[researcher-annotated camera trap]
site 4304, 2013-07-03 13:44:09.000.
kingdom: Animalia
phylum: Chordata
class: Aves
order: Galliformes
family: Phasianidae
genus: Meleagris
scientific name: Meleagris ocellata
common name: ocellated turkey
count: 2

__________

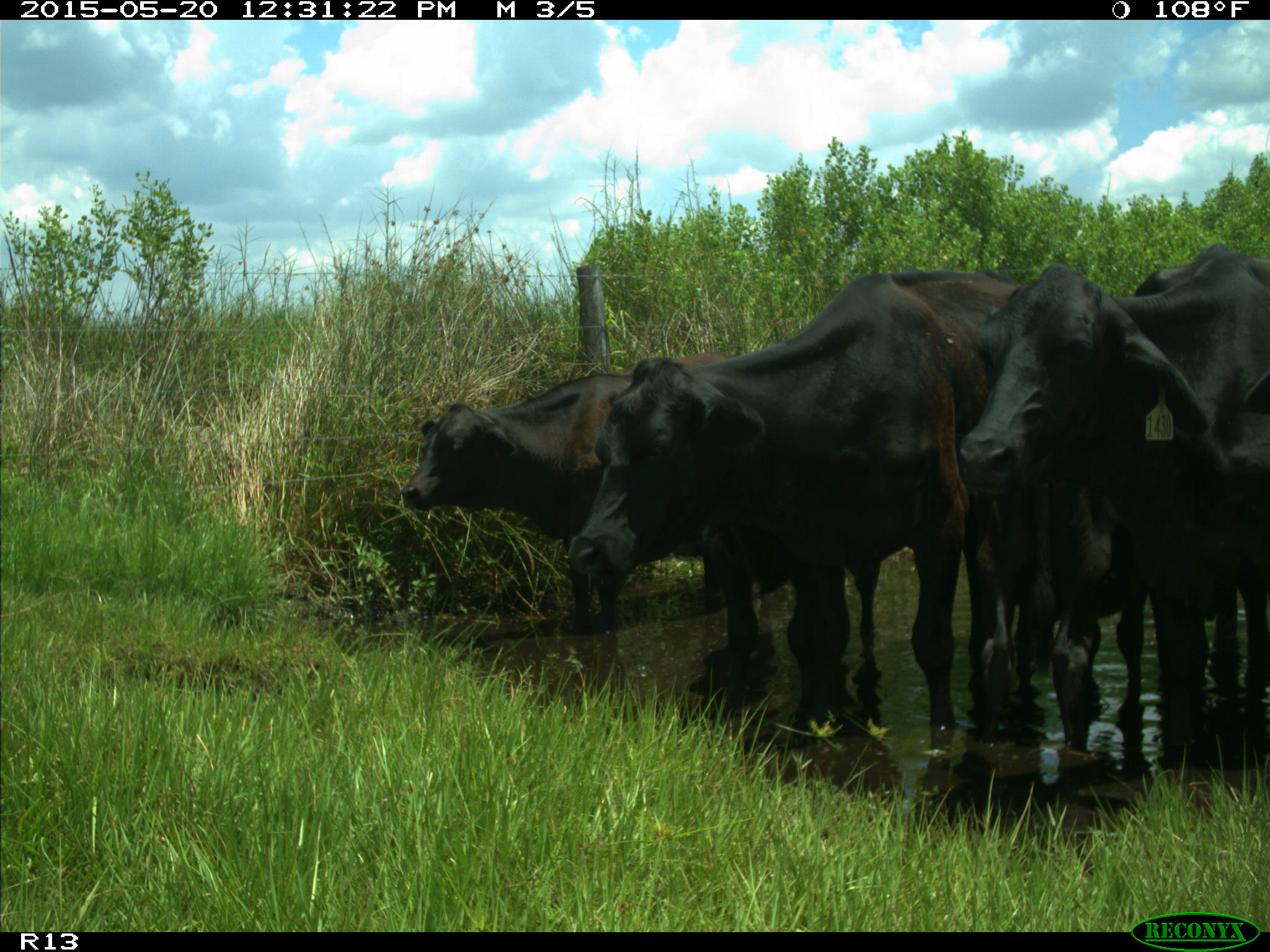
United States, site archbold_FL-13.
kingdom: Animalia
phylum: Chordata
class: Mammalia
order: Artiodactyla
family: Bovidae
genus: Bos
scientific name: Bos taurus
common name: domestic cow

__________

* EXERCISE DESCRIPTION: Check the listing for the word "site". Show each line that has it.

* WORKED SOLUTION:
site 4304, 2013-07-03 13:44:09.000.
United States, site archbold_FL-13.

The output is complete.